La scrittura afferra uno dei suoi punti più alti, confermati nel tempo e ricorrenti nella storia e nello stesso evolversi della formazione della band. C’è la musicalità inviolata di Firth of Fifth – anatomia sensibile della cifra esecutiva del tastierista/regista del suono Tony Banks – che unisce ai citati tre frammenti un memorabile preludio pianistico di un minuto, ripreso poi al synth nel cuore della dilagante sezione strumentale che gioca sull’equazione tra impeto acquatico e corso esistenziale.
“C’è qualcosa di religioso nella famosa introduzione di Tony – osserva Hackett – E’ quasi un gospel, un incrocio fra il blues e la musica classica”.
Un’alchimia di impressionismo e sensorialità che fa a lungo scuola fuori e dentro la fisionomia sonora del gruppo, con la non meno celebre chitarra elettrica di Steve Hackett che interpreta e svaria in maniera magistrale su una delle modulazioni armoniche scritte da Banks.
C’è il variegato melange di Dancing With The Moonlit Knight che gioca di fino tra l’archetipo dell’intimismo di grande respiro alla Gabriel e le suggestioni strumentali del resto della band guidata dal magnetico fraseggio di Hackett.
E per non farsi mancare nulla una The Cinema Show che rompendo il delicato equilibrio del suo incipit acustico, riporta al centro della scena l’estetica elettrica di Banks – Collins – Rutherford, trio di lotta e di governo interno al quintetto, ascendente della singolare intesa maturata nel seguito della decade che porterà i Genesis in formazione a tre a “Duke”. Le antitesi ritmiche di Collins, le rifiniture a rimbalzo di Rutherford, i traccianti d’autore di Banks che con l’introduzione in quest’album del synth analogico, dà impulso alla sperimentazione che porterà nei primi anni ‘80 questi tre brani e il singolo I Know What I Like nella dimensione atemporale di rivisitazioni centrate sul mostruoso tiro di gruppo e l’essenza trasparente delle timbriche.

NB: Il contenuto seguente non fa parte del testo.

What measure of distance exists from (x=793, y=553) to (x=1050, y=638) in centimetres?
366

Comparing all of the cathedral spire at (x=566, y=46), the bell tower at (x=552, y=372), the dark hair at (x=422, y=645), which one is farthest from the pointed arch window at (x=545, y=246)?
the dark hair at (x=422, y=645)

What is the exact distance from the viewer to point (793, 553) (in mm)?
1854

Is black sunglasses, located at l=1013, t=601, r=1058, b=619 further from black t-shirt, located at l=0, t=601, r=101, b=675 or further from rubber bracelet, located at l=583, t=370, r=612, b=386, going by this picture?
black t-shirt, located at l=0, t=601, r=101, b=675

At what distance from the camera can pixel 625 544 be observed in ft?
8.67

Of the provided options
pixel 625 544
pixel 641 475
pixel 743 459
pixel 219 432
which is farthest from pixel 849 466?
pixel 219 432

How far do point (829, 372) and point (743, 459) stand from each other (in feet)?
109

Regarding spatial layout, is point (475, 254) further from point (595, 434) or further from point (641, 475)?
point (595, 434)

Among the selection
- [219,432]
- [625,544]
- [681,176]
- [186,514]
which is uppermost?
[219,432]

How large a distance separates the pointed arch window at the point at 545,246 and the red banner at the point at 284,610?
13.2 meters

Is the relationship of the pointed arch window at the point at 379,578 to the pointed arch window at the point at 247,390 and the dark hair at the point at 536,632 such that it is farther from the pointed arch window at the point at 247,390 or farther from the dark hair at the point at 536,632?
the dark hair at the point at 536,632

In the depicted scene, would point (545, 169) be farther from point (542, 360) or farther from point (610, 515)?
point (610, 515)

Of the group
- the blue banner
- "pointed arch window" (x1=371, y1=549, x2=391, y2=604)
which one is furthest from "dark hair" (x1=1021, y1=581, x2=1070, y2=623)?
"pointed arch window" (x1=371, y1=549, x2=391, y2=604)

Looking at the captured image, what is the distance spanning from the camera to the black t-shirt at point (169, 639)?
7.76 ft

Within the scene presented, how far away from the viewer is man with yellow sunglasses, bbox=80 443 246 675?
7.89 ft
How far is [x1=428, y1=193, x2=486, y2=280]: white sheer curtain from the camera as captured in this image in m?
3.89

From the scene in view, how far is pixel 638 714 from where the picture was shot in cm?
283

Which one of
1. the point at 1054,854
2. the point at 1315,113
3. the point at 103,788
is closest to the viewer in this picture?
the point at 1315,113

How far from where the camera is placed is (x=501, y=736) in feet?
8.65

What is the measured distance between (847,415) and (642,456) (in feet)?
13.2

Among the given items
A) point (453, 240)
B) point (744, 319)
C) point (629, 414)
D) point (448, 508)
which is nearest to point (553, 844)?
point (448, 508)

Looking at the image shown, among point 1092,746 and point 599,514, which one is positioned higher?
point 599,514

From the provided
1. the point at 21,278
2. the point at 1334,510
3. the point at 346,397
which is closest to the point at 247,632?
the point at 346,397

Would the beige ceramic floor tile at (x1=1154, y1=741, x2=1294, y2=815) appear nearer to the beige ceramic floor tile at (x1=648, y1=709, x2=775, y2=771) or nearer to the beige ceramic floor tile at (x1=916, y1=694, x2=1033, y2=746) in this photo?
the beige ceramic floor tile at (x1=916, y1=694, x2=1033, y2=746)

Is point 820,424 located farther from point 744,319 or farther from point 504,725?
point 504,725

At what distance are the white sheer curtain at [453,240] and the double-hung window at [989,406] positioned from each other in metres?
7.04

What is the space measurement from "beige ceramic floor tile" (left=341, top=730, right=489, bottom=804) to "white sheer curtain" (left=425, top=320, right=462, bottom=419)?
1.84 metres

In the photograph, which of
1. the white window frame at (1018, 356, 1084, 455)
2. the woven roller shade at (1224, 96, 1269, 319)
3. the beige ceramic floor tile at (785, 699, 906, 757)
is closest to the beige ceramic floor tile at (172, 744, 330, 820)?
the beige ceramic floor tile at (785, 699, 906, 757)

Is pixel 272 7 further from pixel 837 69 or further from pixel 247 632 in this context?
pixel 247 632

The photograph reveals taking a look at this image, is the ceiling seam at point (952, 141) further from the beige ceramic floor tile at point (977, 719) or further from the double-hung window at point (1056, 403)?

La sezione per così dire critica e altalenante dell’album, vede una successione di spunti estemporanei che in realtà finiscono per confermare lo stato di grazia del collettivo, come le aperture finali di The Battle of Epping Forest precedute dal serrato gioco verbale di Gabriel comune alla bellissima chiusura di Aisle of Plenty, dove la band, riprendendo il tema iniziale di Dancing With The Moonlit Knight, si placa con maestria seguendo il flusso della rassegna consumistica cantata e recitata dal frontman con un sentore tra il grottesco e il drammatico.
Un album dal fascino ancora vivo e seducente la cui epica contemporanea e respiro inconfondibile si avvalgono di sottigliezze e scarti mirati tra il compiuto e l’incompiuto, l’azzardo personale e la solidità dell’insieme.